To do: Can you output the lines of the records below as a Markdown table with the columns "Line No." and "Record Text", skipping any blank lines? Leave the pictures out.

Records from a collection:
★ ★ ★ ★
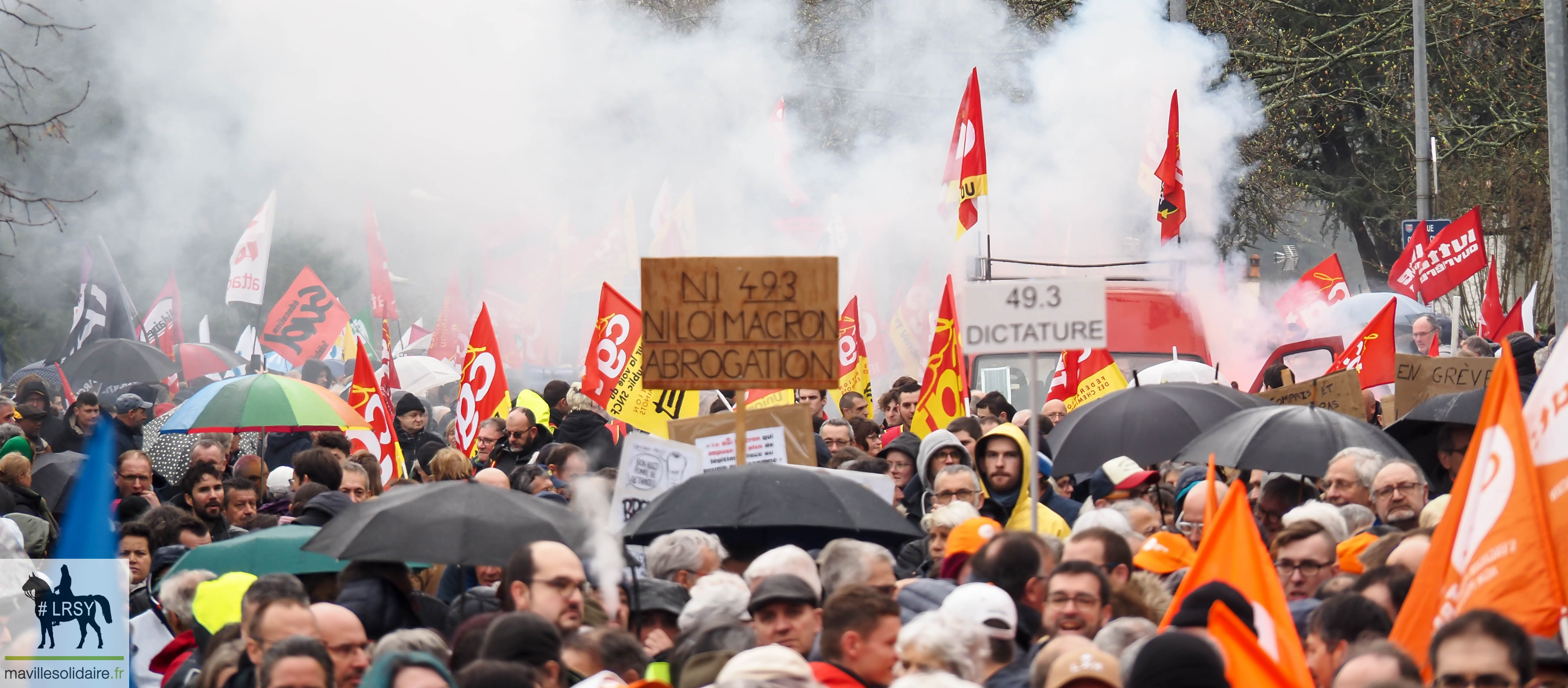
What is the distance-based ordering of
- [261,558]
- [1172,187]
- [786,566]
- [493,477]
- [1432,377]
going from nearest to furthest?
[786,566] → [261,558] → [493,477] → [1432,377] → [1172,187]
★ ★ ★ ★
Answer to this problem:
| Line No. | Record Text |
|---|---|
| 1 | What is the distance-based ordering of |
| 2 | - [261,558] |
| 3 | - [1172,187] |
| 4 | - [786,566] |
| 5 | - [493,477] |
| 6 | - [1432,377] |
| 7 | going from nearest to furthest? |
| 8 | [786,566] → [261,558] → [493,477] → [1432,377] → [1172,187] |